Ordena detener a cinco banqueros, pero esta vez se halla, para gran asombro de su asistente, que lo ha visto perfectamente tranquilo en medio de las batallas más sangrientas, profundamente afectado, al borde de una depresión nerviosa. Se calma un poco cuando llega Bruto, a quien quiere mucho. De todas formas, no se siente aún lo suficientemente fuerte como para examinar un expediente que le ha enviado su hombre de confianza en la city. Contiene los nombres de varios conjurados, entre ellos Bruto, que preparan un atentado contra su vida. El miedo a encontrar también nombres conocidos en el grueso expediente («¡es tan grueso, tan atrozmente grueso!»), impide al dictador abrirlo. Bruto necesita un vaso de agua cuando César devuelve finalmente, sin abrirlo, el legajo a su secretario, para leerlo más tarde.
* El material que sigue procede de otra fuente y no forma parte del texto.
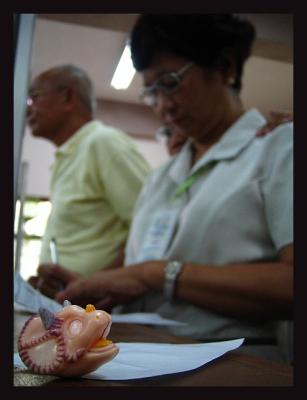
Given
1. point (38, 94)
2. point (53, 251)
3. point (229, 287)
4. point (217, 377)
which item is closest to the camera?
point (217, 377)

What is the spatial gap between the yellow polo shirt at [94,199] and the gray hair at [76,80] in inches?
5.9

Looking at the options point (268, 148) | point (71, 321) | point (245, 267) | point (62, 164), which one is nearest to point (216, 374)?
point (71, 321)

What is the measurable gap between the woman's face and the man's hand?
32 cm

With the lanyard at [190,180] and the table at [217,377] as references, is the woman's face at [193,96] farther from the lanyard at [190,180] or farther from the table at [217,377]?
the table at [217,377]

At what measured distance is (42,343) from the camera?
21cm

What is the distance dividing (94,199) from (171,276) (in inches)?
13.9

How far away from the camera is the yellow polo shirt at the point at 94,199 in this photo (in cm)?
86

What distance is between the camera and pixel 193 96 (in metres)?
0.79

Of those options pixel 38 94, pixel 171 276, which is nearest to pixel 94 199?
pixel 171 276

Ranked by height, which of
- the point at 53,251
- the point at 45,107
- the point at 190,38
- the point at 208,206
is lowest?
the point at 53,251

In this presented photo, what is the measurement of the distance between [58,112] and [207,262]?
297 mm

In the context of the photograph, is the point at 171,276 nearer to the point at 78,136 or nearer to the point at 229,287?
the point at 229,287

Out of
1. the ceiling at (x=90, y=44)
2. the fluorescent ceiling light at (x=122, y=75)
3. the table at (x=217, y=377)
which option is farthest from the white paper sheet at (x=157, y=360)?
the fluorescent ceiling light at (x=122, y=75)

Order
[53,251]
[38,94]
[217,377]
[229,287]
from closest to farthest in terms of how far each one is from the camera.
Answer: [217,377] → [38,94] → [229,287] → [53,251]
Gran revuelo se arma en el palacio de Cleopatra cuando Bruto, pálido y consternado, informa que existe un expediente sobre el complot y que César puede leerlo en cualquier momento. Cleopatra intenta tranquilizar a los presentes apelando a su honor de soldados, y da ella misma la orden de liar los bártulos.

En casa de César se presenta entretanto el edil de la policía. Es el tercero que ocupa este cargo en lo que va del año (tan sólo dos meses); sus dos predecesores habían sido destituidos por su implicación en diversos complots. El edil garantiza la seguridad personal del dictador pese a la zozobra que en la city ha producido la detención de los banqueros, en cuyo favor intervienen círculos muy influyentes… La guerra con Persia, de cuya inminencia parece estar convencido el edil, hará enmudecer, según él, a la oposición. Mientras éste le expone detalladamente las amplias medidas de protección que considera necesarias, César ve a través de él, como en una visión, la forma en que habrá de morir; pues va a morir muy pronto.

Se hará llevar al pórtico de Pompeyo, donde bajará; allí despachará a los peticionarios, entrará en el templo, buscará con la mirada a tal o cual senador y lo saludará, luego se sentará en su silla. Se celebrarán algunas ceremonias, las ve perfectamente. Y después se acercarán los conjurados con algún pretexto —en la visión de César no tienen rostros, sólo manchas blancas allí donde debieran estar los rostros. Uno de ellos le dará a leer algo, él lo cogerá, y todos se precipitarán sobre él: y
morirá.

No, ya no habrá guerra de Oriente para César. La mayor de todas sus empresas no llegará a realizarse:
habría consistido en llegar vivo a un barco
que pudiera llevarlo a Alejandría, ciudad donde se hallaban sus tropas y único lugar donde quizá hubiera podido estar seguro.

Cuando, ya muy avanzada la noche, los centinelas ven entrar a unos señores en los aposentos del dictador, se imaginan que son generales e inspectores militares que quieren discutir con él sobre la guerra contra Persia. Pero no son sino médicos: el dictador necesita un somnífero.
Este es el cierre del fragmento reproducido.